In this post we describe several variations of normalized gradient descent, known generally as steepest descent algorithms. These variations arise out of a small but fundamental change to the gradient descent setup, a change that has significant impact on the form of a descent direction but, importantly, not on the convergence of the methods (steepest descent methods converge under the same general condition as gradient descent, i.e., that the length of the steps eventually diminishes).
Because normalized gradient approaches have the benefit of being able to push through flat regions of a non-convex function (as we saw earlier in this series), many popular optimizers for deep neural networks are built on the basic methods presented here - in particular the $\ell_{\infty}$ steepest descent step, for example, the Resilient Backpropagation algorithm or Rprop, as well as its variations like Root Mean Square Propagation or RMSprop.
# imports from custom library
import sys
sys.path.append('../../')
import matplotlib.pyplot as plt
from mlrefined_libraries import basics_library as baslib
from mlrefined_libraries import calculus_library as callib
from mlrefined_libraries import math_optimization_library as optlib
from mlrefined_libraries import linear_algebra_library as linlib
import autograd.numpy as np
import time
#this is needed to compensate for matplotlib notebook's tendancy to blow up images when plotted inline
%matplotlib notebook
from matplotlib import rcParams
rcParams['figure.autolayout'] = True
%load_ext autoreload
%autoreload 2
When we first discussed gradient descent the descent direction given by the negative gradient fell out naturally from a geometric understanding of hyperplanes.

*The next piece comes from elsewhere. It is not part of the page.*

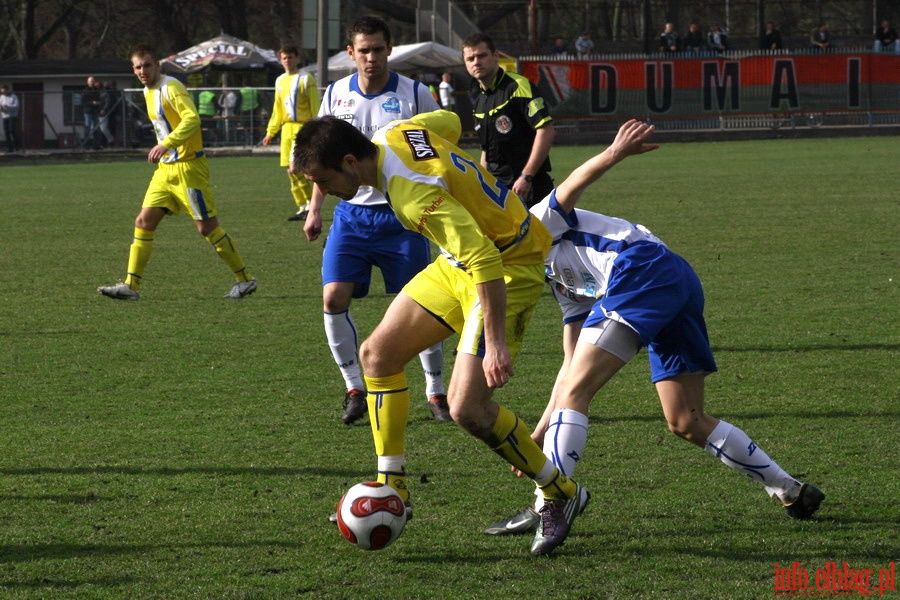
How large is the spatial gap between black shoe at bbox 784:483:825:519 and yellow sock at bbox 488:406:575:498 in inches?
36.4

Here we begin our discussion of steepest descent algorithms by re-visiting gradient descent and deriving the descent direction using a more rigorous mathematical framework. This framework immediately suggests a way to generalize the gradient descent algorithm under different norms, which we then explore.
When first deriving the gradient descent direction of a multi-input function $g(\mathbf{w})$ at a point $\mathbf{v}$ we began by examining the tangent hyperplane to $g$ at this point
\begin{equation} h\left(\mathbf{w}\right)=g\left(\mathbf{v}\right)+\nabla g\left(\mathbf{v}\right)^{T}\left(\mathbf{w}-\mathbf{v}\right) \end{equation}We then reasoned out that since in general we know that the ascent direction on a hyperplane is given by its set of 'slopes' - stored in $\nabla g(\mathbf{v})$ - that intuitively therefore the descent direction is given by the negative gradient as $-\nabla g(\mathbf{v})$, or normalized to unit length as $-\frac{\nabla g(\mathbf{v})}{\left\Vert \nabla g(\mathbf{v}) \right\Vert_2 }$. We often used the latter unit-normalized version since after all we care only about the descent direction.
This descent direction can be derived more formally as follows. Note that $\mathbf{d} = \mathbf{w} - \mathbf{v}$ is a general search direction centered at the point $\mathbf{v}$. We want to find the unit-length direction $\mathbf{d}$ that provides the smallest evaluation on the hyperplane, i.e., the one that gives the smallest value $g(\mathbf{v}) + \nabla g(\mathbf{v})^T(\mathbf{w} - \mathbf{v}) = g(\mathbf{v}) + \nabla g(\mathbf{v})^T\mathbf{d}$. Since $\mathbf{d}$ is only present in the second term we only need care about finding the unit length direction $\mathbf{d}$ so that $\nabla g(\mathbf{v})^T\mathbf{d}$ is as small as possible (after all, $g(\mathbf{v})$ is constant).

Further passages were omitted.